= Page extract =
↓↓↓

My sister has a federal student loan with a total balance of about 60K and an interest rate of 6%. Her income isn't high so she's eligible for an income based repayment plan with a monthly payment of 250. She's frugal, so she can afford to contribute an additional 200 a month towards the loan above what the IBR requires.

I don't think the 250 monthly payment that IBR requires is enough to even cover the interest on her loan, so it is possible for her to make the 250 monthly payment, and then every month, contribute the extra 200 that she can afford directly to the principal? If she just makes a 450 payment a month, some of that extra 200 will go to interest, which seems pointless if she can reduce the principal even more.

Basically the question is, if she's making payments under the IBR, can she also make payments directly to the principal? We're going to ask her loan servicer this too, so it might be specific to them, but any information is super helpful.

1 Answer 1


For Federal Loans, anything you pay will go to accrued interest, if any. Anything after that will pay down principal.

↑↑↑

= Work to be completed =
Please copy out the part of the student loan post that opens with the words containing "My sister has" and closes with "the IBR requires.". Nothing here depends on the entries.

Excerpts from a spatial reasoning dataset

↓↓↓

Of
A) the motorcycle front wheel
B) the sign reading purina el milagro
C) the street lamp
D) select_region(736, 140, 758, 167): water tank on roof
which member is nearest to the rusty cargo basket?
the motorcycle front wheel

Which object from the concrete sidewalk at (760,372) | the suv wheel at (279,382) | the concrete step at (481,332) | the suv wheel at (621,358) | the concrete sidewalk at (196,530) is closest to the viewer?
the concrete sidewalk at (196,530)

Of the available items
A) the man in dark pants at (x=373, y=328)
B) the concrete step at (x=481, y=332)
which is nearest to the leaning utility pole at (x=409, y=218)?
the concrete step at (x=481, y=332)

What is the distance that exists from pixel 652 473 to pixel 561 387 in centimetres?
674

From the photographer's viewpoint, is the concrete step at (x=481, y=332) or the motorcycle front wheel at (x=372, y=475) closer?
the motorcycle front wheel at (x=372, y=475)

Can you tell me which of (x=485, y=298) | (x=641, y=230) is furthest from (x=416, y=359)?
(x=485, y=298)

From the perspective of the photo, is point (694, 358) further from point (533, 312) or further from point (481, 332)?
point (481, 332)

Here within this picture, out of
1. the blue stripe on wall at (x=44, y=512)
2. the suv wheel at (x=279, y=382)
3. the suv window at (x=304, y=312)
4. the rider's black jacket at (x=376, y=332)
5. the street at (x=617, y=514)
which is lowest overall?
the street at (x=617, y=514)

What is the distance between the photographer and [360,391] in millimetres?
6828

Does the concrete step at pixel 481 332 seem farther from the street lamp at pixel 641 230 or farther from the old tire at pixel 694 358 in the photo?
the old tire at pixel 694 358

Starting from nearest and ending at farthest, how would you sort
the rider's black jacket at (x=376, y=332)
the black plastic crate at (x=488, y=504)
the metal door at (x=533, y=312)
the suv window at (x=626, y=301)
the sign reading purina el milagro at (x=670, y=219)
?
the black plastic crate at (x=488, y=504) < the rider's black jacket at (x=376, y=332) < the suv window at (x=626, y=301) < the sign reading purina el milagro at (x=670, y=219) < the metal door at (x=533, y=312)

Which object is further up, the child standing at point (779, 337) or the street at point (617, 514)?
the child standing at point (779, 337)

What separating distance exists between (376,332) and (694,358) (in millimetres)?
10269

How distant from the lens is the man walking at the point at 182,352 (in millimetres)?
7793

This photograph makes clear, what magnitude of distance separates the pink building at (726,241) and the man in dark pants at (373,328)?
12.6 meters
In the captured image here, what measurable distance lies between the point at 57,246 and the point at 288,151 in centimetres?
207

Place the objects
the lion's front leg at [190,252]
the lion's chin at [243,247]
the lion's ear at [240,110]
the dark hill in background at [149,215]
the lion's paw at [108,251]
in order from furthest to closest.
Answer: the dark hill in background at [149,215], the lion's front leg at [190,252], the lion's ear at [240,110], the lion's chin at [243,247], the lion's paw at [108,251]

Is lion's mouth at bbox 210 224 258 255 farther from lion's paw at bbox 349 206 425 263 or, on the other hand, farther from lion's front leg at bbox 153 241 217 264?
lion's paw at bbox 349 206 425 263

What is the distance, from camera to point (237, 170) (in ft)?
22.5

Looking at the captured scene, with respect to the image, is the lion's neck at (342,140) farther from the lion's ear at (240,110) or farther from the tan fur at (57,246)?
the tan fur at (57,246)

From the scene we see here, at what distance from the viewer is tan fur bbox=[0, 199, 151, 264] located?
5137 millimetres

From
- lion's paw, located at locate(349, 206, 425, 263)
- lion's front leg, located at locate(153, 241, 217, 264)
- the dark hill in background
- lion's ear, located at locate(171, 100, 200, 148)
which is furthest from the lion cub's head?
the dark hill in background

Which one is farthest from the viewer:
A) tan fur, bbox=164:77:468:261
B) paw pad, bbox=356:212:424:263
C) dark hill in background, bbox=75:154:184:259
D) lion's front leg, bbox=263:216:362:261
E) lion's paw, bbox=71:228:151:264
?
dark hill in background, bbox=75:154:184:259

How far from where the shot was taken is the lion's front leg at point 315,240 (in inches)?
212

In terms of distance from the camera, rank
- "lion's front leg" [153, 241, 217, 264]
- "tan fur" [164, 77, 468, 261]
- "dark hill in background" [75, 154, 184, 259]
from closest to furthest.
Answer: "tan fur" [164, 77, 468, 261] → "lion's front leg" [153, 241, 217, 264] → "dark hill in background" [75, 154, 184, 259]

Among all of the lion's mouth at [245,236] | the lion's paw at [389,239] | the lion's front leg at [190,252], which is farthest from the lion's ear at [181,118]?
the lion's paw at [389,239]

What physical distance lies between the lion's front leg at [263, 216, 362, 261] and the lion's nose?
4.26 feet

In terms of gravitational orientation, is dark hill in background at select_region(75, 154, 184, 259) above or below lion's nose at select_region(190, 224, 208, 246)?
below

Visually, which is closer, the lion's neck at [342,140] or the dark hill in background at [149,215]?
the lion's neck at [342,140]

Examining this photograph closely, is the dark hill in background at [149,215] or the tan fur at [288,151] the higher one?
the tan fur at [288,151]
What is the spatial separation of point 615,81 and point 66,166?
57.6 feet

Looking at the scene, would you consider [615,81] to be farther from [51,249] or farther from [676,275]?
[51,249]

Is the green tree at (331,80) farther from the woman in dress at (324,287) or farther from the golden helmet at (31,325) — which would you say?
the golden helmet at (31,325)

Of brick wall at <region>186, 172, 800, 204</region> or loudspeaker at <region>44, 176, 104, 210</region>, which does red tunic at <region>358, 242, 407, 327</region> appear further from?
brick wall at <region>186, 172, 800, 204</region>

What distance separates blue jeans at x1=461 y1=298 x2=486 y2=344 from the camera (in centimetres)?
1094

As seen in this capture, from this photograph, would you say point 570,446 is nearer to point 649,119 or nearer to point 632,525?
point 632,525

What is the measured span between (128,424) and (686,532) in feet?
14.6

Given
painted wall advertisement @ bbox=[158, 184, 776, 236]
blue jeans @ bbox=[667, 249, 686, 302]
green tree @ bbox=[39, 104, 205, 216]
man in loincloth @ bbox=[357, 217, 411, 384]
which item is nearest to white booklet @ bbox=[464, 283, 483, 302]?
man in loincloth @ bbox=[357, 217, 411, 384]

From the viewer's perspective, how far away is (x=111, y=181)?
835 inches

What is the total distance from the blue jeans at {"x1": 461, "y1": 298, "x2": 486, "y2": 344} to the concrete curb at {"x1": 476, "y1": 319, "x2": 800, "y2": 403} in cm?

↑↑↑

= Exercise result =
My sister has a federal student loan with a total balance of about 60K and an interest rate of 6%. Her income isn't high so she's eligible for an income based repayment plan with a monthly payment of 250. She's frugal, so she can afford to contribute an additional 200 a month towards the loan above what the IBR requires.